不滅の恋/ベートーヴェン
1994年の作品・・・・ご存じだろうか?
耳が不自由という致命的なハンディにもかかわらず,その才能によって「楽聖」と呼ばれるほどの偉業を後世に残した音楽家ベートーヴェン。情熱的で恋も多かったが,生涯を独身で通した彼の死後に,見つかった三通の恋文。それは,ベートーヴェンから,名前の明かされていない「不滅の恋人」に宛てたものだった。この女性が一体誰だったのか,今なお世界中の研究者たちが論争を繰り広げているという。
この作品は,そんなベートーヴェンの秘められた恋について,大胆な仮説をもとに製作された芸術の香り高いミステリー・ロマン。天才でありながら,その反面,不運で孤独でもあったベートーヴェンの生涯を回想しつつ,彼の不滅の恋人とはいったい誰だったのかという謎解きの面白さも盛り込んだ作品だ。ベートーヴェンを演じたのは,レオンやダークナイトのゲイリー・オールドマン。
登場する主な女性たちは三人だ。ベートーヴェンにピアノを教授され,婚約の話まで出ていたという貴族の令嬢ジュリエッタ(ヴァレリア・ゴリノ)と,ベートーヴェンのパトロンの役割も果たしたエルデーティー伯爵夫人(イザベラ・ロッセリーニ)。そしてベートーヴェンの弟の妻のヨハンナ(ヨハンナ・テア・スーグ)
ベートーヴェンの死後に見つかった遺書には「すべての財産を我が不滅の恋人に譲る」と書かれていた。彼の弟子のアントン・シンドラーは,残された恋文を手に,「不滅の恋人は誰だったのか」と調査を開始する。
シンドラーの調査が進むにつれて,ベートーヴェンの恋愛遍歴が明らかになるともに,彼の歩んだ波乱の人生もまた少しずつ露わにになっていく。難聴のハンディに苦しみ,様々な確執を抱えた肉親に対し,屈折した愛情を抱いていたベートーヴェン。時に正直すぎ,時に情熱的すぎるゆえに,その傲慢不遜さが敵を作り,人々から疎まれることもあったベートーヴェン。彼の不器用な生き様が,数々の名曲をバックに次第に浮き彫りにされてくる・・・・。
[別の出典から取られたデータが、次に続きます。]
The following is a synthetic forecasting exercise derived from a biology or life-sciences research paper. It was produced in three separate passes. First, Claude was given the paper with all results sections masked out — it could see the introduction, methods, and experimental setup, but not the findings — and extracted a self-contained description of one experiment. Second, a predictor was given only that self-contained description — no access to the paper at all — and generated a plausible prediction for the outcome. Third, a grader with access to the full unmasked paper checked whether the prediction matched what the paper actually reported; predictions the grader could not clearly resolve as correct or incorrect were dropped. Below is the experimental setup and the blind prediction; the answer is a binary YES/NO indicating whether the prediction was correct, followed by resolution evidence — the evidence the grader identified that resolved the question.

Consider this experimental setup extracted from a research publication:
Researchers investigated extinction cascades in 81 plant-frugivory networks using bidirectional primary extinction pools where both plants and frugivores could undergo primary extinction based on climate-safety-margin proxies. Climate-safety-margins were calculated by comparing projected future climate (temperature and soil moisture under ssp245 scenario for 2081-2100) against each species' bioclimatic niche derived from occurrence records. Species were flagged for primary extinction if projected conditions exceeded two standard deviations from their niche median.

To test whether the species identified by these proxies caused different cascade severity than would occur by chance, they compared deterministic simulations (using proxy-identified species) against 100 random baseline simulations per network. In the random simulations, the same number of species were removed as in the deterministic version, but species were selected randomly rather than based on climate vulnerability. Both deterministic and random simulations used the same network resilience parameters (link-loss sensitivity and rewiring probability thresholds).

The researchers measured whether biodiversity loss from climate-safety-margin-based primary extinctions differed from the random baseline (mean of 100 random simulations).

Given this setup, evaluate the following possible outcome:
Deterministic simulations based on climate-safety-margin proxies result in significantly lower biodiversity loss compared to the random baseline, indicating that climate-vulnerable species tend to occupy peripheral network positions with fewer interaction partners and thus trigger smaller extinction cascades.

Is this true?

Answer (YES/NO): NO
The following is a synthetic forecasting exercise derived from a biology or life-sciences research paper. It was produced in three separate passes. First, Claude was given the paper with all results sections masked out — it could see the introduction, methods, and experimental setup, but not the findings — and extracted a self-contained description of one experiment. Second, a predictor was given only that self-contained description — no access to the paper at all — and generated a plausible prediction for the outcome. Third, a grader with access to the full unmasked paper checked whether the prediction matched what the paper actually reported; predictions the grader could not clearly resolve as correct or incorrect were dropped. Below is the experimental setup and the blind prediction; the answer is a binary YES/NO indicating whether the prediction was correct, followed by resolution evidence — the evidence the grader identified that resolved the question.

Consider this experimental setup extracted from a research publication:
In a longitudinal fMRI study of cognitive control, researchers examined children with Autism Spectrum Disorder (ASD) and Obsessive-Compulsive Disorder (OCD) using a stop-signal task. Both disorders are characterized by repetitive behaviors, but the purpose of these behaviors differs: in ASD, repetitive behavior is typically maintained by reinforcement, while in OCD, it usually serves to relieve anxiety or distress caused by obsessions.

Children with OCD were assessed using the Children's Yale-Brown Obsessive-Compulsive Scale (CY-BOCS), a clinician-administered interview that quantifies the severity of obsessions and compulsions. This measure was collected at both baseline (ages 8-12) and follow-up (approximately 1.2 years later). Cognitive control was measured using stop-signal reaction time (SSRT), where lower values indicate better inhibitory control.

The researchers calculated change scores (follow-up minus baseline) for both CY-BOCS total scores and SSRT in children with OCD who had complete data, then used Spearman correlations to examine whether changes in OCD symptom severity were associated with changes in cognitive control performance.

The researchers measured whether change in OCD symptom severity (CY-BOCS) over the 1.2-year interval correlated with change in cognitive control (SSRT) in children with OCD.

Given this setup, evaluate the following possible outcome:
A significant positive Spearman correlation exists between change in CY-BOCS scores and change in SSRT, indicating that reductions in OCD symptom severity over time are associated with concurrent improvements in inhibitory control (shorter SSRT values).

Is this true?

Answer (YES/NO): NO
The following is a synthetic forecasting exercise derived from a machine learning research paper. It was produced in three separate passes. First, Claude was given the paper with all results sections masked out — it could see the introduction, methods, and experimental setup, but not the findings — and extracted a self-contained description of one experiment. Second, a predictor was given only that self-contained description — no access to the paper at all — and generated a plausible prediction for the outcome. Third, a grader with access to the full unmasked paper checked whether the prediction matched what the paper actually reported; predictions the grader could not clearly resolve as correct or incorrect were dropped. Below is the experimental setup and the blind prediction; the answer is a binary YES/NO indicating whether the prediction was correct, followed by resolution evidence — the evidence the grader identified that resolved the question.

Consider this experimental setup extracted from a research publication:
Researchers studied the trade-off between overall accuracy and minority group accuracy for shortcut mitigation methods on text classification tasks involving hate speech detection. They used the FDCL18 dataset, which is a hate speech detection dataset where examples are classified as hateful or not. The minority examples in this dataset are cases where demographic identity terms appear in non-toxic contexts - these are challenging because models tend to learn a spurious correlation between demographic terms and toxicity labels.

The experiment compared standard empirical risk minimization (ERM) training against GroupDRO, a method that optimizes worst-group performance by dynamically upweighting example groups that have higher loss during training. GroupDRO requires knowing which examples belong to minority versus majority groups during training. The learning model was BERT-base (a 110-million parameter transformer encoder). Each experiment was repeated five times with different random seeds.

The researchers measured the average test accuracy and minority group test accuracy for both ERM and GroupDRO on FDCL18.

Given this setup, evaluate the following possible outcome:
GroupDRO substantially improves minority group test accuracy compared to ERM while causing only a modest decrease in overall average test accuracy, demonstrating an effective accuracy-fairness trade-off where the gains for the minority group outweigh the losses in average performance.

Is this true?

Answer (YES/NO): YES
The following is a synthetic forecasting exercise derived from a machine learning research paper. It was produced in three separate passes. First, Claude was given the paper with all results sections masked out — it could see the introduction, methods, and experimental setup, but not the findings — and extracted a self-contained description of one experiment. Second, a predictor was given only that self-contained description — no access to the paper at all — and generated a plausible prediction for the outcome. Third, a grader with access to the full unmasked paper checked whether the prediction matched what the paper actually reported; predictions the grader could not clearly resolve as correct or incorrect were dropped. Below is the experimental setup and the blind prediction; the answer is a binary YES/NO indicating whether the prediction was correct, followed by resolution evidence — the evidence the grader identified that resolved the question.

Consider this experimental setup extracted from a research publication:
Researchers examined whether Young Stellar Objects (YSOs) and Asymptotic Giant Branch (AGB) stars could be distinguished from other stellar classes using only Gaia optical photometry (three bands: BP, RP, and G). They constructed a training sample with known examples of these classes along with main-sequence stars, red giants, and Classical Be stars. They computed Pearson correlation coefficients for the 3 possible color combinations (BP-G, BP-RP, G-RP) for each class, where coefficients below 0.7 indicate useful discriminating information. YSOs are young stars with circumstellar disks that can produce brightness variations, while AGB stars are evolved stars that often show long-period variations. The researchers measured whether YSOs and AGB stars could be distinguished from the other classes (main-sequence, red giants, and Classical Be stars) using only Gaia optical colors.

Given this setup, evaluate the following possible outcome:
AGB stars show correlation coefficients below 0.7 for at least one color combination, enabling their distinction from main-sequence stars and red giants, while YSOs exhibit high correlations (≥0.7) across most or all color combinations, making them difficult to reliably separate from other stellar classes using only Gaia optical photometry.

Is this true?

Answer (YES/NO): NO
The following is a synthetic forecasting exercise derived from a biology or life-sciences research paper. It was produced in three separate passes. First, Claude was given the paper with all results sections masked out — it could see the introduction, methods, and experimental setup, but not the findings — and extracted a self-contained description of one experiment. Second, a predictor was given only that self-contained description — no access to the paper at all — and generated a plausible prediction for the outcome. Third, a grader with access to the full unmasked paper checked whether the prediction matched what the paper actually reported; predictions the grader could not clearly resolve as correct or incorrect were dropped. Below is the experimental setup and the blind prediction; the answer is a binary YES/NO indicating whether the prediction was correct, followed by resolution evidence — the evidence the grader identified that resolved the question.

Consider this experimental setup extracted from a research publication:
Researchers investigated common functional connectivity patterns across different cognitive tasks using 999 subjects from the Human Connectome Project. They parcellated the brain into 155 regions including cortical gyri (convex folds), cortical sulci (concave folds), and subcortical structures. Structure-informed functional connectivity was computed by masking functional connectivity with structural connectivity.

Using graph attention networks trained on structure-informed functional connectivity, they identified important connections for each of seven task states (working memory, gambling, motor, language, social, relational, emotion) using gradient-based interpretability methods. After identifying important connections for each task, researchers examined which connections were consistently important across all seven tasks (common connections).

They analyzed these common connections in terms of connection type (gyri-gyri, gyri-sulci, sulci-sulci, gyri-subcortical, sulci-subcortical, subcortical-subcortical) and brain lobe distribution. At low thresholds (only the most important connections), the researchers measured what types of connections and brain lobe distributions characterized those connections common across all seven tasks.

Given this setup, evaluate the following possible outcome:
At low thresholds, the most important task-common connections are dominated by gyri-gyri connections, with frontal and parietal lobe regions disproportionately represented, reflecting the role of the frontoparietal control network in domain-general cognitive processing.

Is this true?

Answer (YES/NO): NO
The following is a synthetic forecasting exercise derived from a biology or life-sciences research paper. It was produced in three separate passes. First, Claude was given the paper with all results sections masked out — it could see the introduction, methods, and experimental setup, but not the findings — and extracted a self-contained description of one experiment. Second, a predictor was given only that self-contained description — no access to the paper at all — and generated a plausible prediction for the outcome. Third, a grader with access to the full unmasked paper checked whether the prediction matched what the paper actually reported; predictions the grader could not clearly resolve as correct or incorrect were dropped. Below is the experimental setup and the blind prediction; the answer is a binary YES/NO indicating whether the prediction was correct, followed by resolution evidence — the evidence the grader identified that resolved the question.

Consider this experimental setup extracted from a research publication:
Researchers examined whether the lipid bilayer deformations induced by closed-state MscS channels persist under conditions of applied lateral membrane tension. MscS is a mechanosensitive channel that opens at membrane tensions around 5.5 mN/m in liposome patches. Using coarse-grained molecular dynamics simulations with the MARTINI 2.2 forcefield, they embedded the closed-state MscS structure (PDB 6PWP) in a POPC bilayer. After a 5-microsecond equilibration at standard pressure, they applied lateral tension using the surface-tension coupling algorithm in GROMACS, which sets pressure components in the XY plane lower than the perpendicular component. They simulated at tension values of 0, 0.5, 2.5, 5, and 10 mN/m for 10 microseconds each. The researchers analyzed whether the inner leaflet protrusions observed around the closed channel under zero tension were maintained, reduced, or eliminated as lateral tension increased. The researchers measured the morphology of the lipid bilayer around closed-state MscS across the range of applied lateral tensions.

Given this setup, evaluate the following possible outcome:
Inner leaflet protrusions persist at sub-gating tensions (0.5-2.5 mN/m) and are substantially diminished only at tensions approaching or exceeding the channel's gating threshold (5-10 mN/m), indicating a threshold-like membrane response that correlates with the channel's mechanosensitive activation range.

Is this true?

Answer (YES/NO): NO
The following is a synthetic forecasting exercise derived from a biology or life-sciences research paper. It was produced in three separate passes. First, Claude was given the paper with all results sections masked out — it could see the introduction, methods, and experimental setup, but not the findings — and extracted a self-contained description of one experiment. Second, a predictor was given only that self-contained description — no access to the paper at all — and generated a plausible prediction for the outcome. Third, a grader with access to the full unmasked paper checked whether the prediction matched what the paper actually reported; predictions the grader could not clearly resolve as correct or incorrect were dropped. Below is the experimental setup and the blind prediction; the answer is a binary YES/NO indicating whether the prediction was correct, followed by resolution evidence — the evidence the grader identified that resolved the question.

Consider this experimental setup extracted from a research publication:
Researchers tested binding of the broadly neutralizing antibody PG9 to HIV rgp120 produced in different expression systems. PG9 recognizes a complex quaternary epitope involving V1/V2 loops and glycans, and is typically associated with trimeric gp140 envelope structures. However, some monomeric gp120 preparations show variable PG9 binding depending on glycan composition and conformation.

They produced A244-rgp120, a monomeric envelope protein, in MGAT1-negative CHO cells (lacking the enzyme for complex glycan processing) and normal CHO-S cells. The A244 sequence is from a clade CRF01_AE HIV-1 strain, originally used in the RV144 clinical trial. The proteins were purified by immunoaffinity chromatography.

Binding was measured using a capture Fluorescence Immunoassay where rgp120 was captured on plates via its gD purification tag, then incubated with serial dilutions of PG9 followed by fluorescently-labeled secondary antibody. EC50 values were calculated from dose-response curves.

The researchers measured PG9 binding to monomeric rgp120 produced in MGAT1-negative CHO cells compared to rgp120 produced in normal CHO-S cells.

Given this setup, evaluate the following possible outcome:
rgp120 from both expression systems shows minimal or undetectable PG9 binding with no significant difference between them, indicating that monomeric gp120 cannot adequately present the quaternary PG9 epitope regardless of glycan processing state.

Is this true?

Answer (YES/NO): NO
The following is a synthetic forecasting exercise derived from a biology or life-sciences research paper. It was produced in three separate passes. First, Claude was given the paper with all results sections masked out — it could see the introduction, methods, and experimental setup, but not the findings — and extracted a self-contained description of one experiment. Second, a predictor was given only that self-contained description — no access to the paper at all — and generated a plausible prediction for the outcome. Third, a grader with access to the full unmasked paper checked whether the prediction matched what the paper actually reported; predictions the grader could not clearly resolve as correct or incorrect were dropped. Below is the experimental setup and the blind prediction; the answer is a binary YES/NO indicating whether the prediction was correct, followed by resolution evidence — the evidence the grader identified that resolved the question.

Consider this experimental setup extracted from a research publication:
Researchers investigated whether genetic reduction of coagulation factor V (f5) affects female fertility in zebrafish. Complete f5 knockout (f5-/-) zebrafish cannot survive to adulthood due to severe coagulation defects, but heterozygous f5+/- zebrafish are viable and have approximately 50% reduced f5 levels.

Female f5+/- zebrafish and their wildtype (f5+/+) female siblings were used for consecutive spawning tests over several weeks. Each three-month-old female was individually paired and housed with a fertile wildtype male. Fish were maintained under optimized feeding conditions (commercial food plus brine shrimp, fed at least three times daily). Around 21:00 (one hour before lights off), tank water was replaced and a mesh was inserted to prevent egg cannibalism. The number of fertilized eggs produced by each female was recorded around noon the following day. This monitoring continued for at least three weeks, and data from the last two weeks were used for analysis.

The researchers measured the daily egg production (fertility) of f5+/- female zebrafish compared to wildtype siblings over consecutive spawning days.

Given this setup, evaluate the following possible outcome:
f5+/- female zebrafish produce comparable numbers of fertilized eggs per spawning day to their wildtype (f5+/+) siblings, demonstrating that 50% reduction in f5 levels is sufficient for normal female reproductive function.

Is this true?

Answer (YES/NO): NO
恋文が書かれたとき,恋人はボヘミア地方の温泉地カールスバードのホテルで,ベートーヴェンと忍び逢う約束をして彼の到着を待っている状態だったらしい。悪路のために到着が遅れたベートーヴェンが手紙でホテルの恋人に,「待っていてほしい」と切々と訴えているのだが,その文面からは,二人が道ならぬ関係にあり,恋の成就のためには何らかの障害を抱えていたことがわかる。以下に少し抜粋してみる。(本文はもっともっと長い。)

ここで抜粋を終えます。